(Editor's note: MTN Sports will be following up with local baseball programs around the state regarding their plans to allow holding tryouts and practices. While the Montana-Alberta American Legion board has given approval for teams to begin, it's ultimately up to each program and their local jurisdiction to approve.)
BOZEMAN — Montana’s American Legion Baseball teams are one step closer to beginning their seasons, but multiple stipulations still exist before pitchers will be hurling to batters across the Treasure State.

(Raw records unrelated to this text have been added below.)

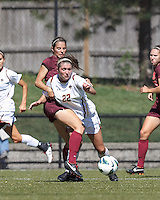 Boston College defender McKenzie Meehan (22) brings the ball forward but encounters Virginia Tech defender Danielle King (8).Virginia Tech (maroon) defeated Boston College (white), 1-0, at Newton Soccer Field, on September 22, 2013.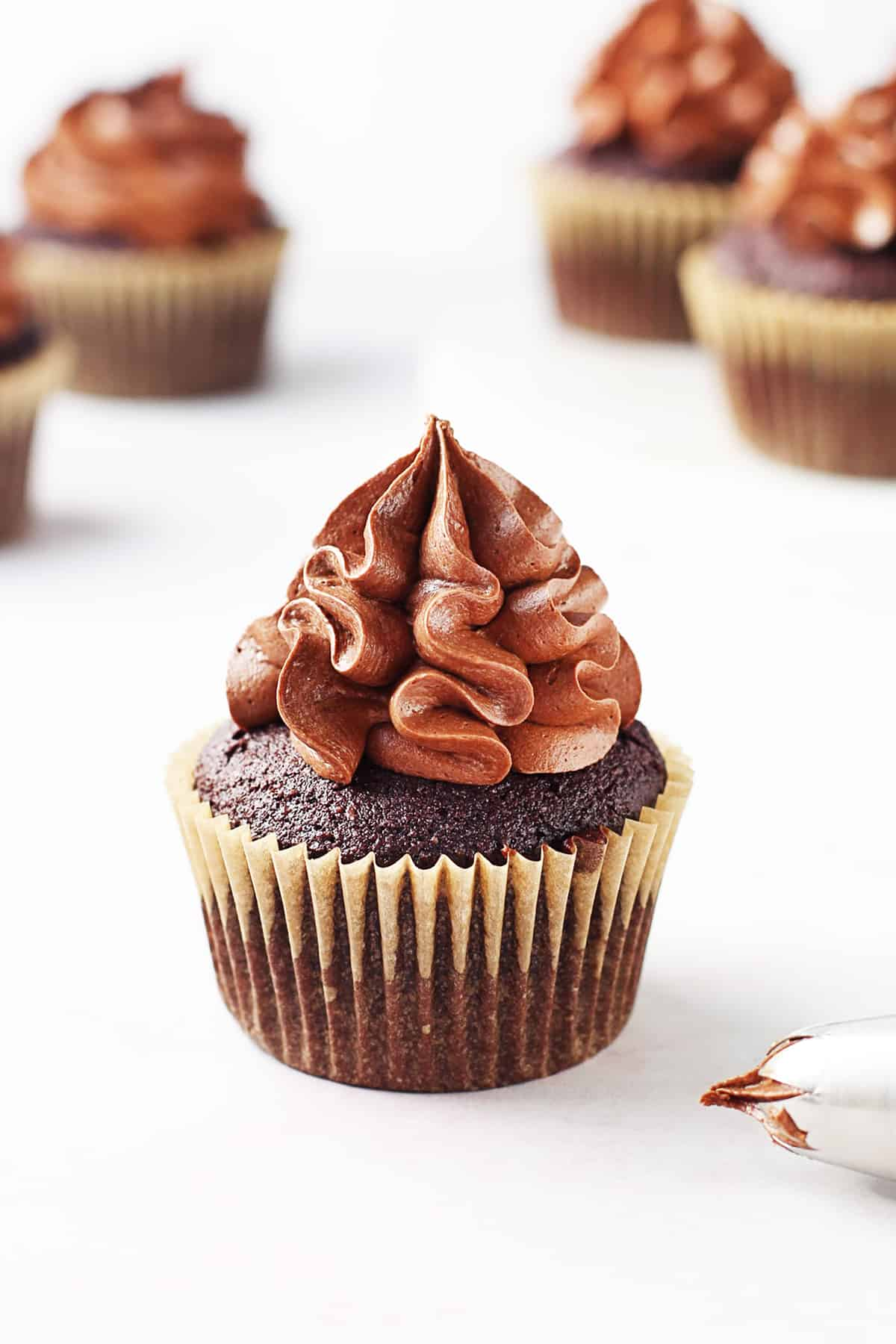 A close up of a gluten free chocolate cupcake with piped frosting on top.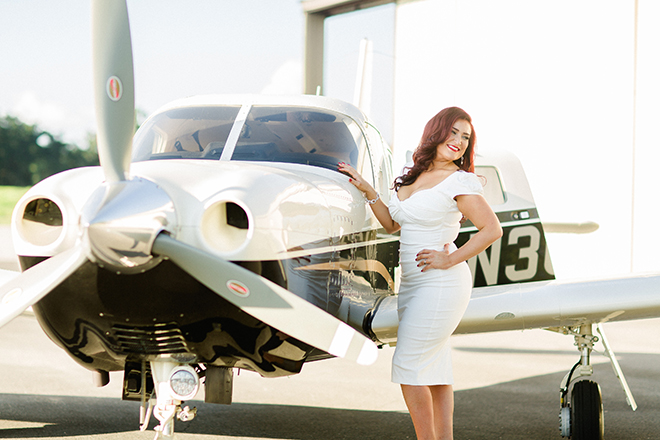 Glamourous woman standing by propeller plane | Vintage Airport Engagement | Ailyn La Torre Photography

Montana-Alberta American Legion general chairman Ron Edwards told MTN Sports he conducted a Zoom meeting over the weekend with coaches, team administrators and umpires, discussing the potential of beginning the season for the more than 62 Legion teams across the state.
“We stressed the fact that we’re going to work within the parameters given to us by Governor Bullock’s office, which is the reopening plan. That allows teams to start practicing this week, (Monday) was the official reopening day,” Edwards said. “The one thing we stressed in the meeting is that each team needs to go to their respective jurisdictional authorities, because we have a lot of teams that play on county land, we have teams that play inside of cities, so we need to make sure all those authorities understand what we’re doing by starting to look at practicing. That’s kind of the first step.”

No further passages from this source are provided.